**EXTRACT**
Angourie Rice Mean Girls

Mean Girls is a film that has dominated pop culture since its release in 2004. It’s a rare example of a film that has not only stayed relevant, but cemented itself in history with memes, quotes, and entire days devoted to the beloved teen comedy. In 2018, Mean Girls The Musical made its Broadway debut, and come January 2024, the film adaptation of the musical is set to bring things full circle, as the film adaptation of the musical hits cinemas. Playing Cady Heron, the role the cemented Lindsay Lohan as one of the biggest stars of the 2000s, is Australian actor Angourie Rice.

Chatting to The Latch over Zoom, Rice says she was a “huge fan” of the original film growing up.

I owned it on DVD, I watched it over and over again,” she says. “It was such a part of my childhood, and also a part of my adolescence — at sleepovers we would rewatch it, you know, we would say, ‘Let’s get together and watch Mean Girls again!’.”

Of course, being a huge Mean Girls fan also meant that Rice questioned what the new film would add to the franchise. Ahead, read her thoughts on Mean Girls 2024, the responsibility to do Cady Heron justice, and why Mean Girls makes for a perfect musical.

Mean Girls Trailer

Angourie Rice Also Questioned the Need for a New Mean Girls

Looking at the comments on the trailer for Mean Girls 2024 will give you an indication of how protective fans are of the original film.

“No Mean Girls movie can replace … Mean Girls 2004. It was, is, and will be a classic. Period,” one commenter wrote.

“If I wanted to watch Mean Girls again, I would just watch Mean Girls. It still holds up,” said another.

Asked what she would say to the people who question whether we need another Mean Girls film, Rice says she gets it.

“I think it’s a fair question, because that is also the question I asked when I received the script,” she says.

In the end, it was Tina Fey — who wrote both the 2004 and 2024 scripts — who convinced her that it was a story worth revisiting.

“Tina spoke to me about it, and she was like, ‘Well, the movie has had such a life beyond what it originally was’,” Rice says. “I trusted her, because it’s her story, it’s her characters, I just trusted that it is going to be something that is new and interesting and magical, and it’s going to bring something exciting.”

**WORK TO COMPLETE**
1 - According to the article on Angourie Rice, who wrote the scripts for both the 2004 and 2024 Mean Girls films?
2 - Carry the article on Angourie Rice forward from its final sentence.
The data after this point is separate from the article on Angourie Rice.

**EXERCISE DATA**
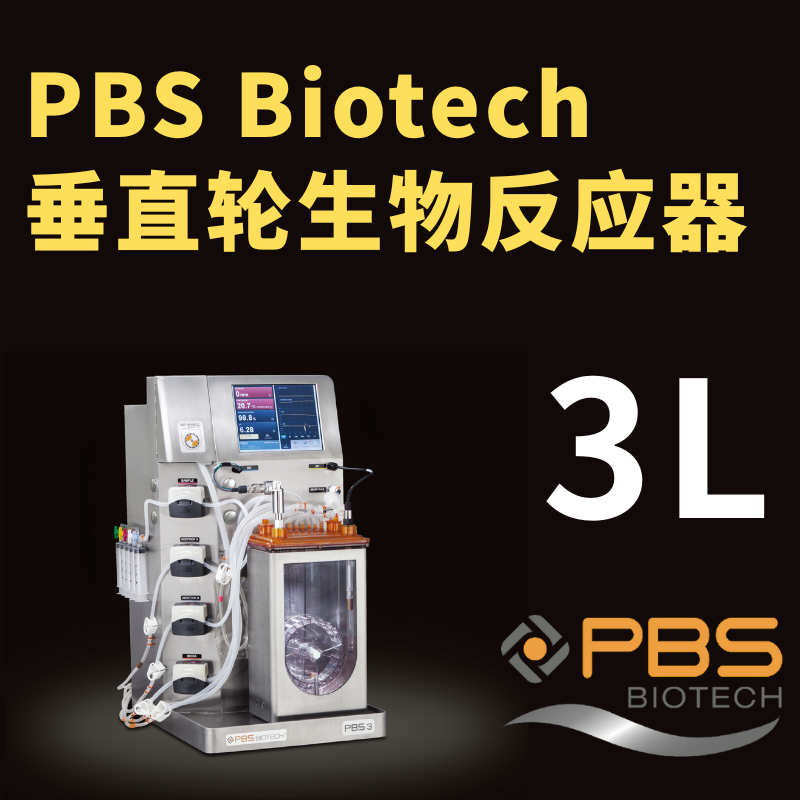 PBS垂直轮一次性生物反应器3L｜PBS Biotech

* * *

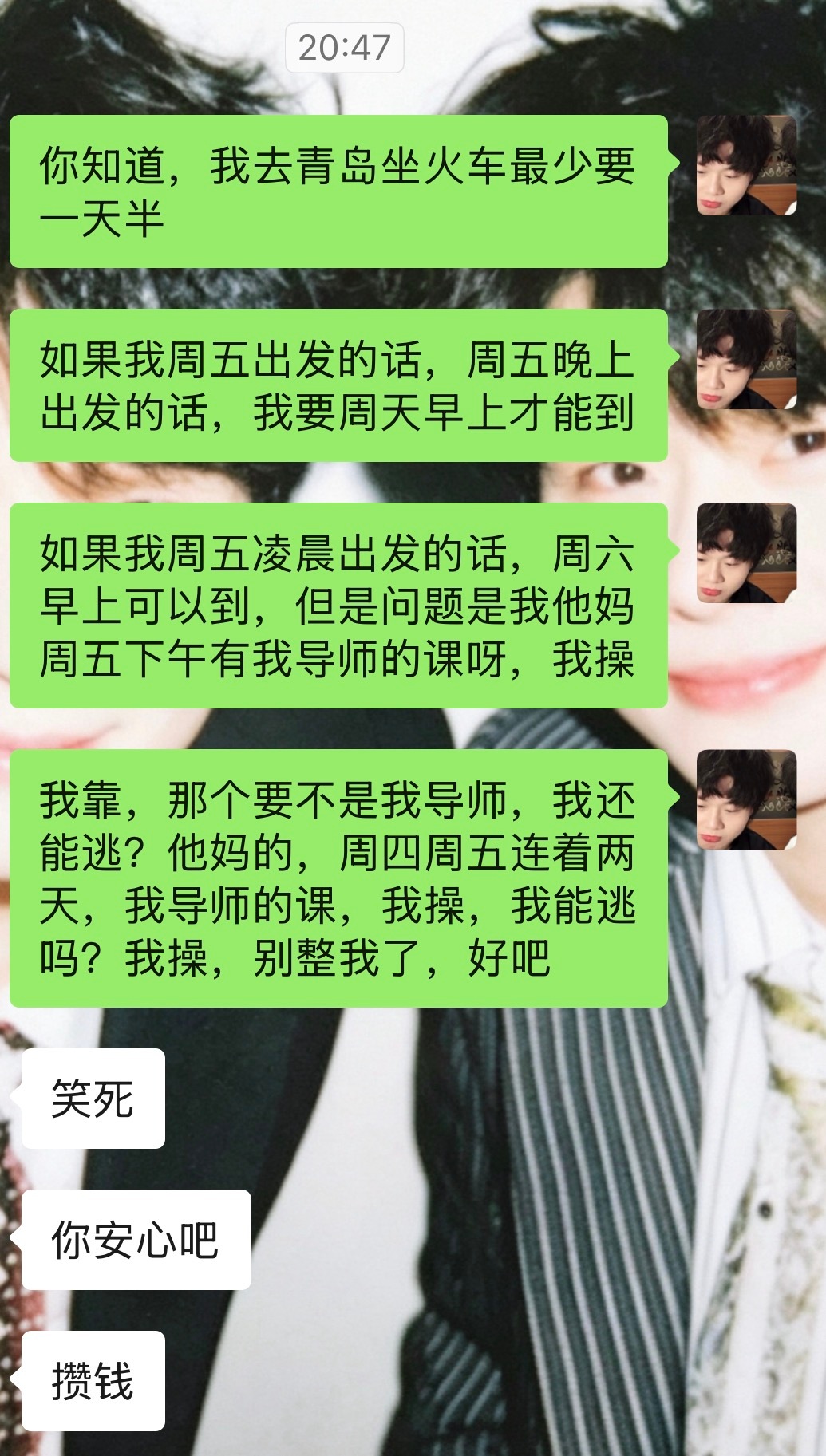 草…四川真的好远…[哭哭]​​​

**YOUR WRITTEN ANSWERS**
1 - Tina Fey wrote both scripts.

2 -
She continues: “People are always going to say what they want to say, but like, you know! I can just let that go! I’m glad I did it, I think it’s going to be really fun, and I think, I hope, a lot of people are going to love it.”

As for what we can expect, Rice says the new film is “a really interesting and exciting hybrid of the 2004 movie, the Broadway musical, and something new, and interesting, and fresh”.

“It’s really a theatrical experience and it has some amazing musical moments in it, and it also stays true to the honesty of what it’s like to go through high school and be faced with this hierarchy,” she says. “And all those iconic things that you love from the first movie, they’re still in there!”

The Responsibility Angourie Felt to do Cady Heron Justice

While Lindsay Lohan had already starred in The Parent Trap and Freaky Friday by the time she took on the role of Cady Heron, it was 2004’s Mean Girls that made her one of the biggest stars of her generation.

To step into the role for the 2024 film, Rice says she “definitely” felt a sense of pressure to do the role justice.

“Or maybe like, a sense of responsibility is another way to frame it,” she says, “because it’s such a big part of people’s experience growing up.”

“It’s also such a big part of who I am and my experience, so it’s a responsibility to myself, as well,” she adds. “So I definitely felt that, but ultimately … you just have to go into it and just release what other people are going to say, and just trust that if you’re proud of yourself, that’s the most important thing.”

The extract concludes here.